# DATASET CONTENT:
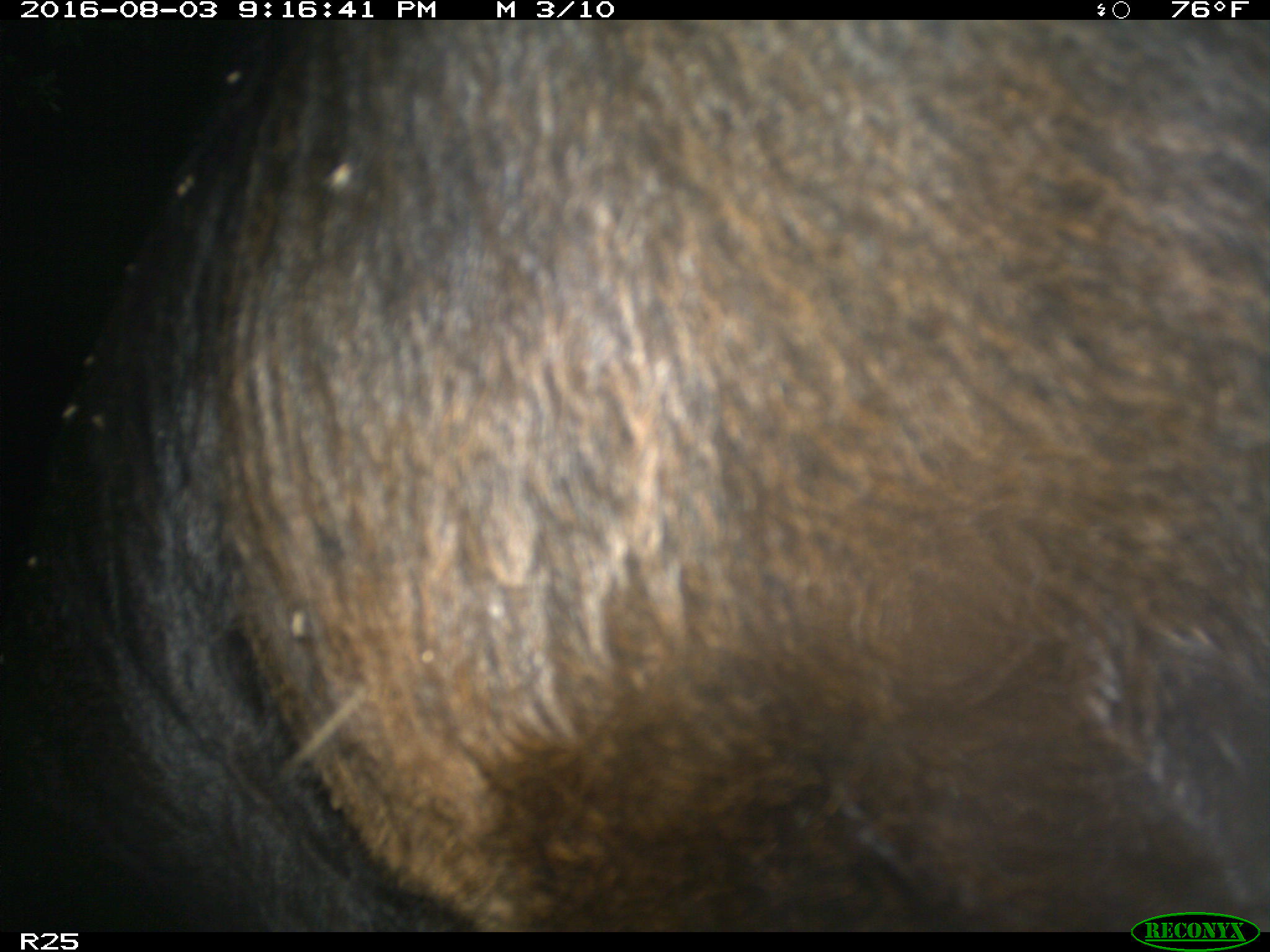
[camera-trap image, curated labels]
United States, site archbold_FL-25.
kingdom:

# EXERCISE AIM:
Without any of the pictures, reproduce the listing above exactly.

# EXERCISE ANSWER:
[camera-trap image, curated labels]
United States, site archbold_FL-25.
kingdom:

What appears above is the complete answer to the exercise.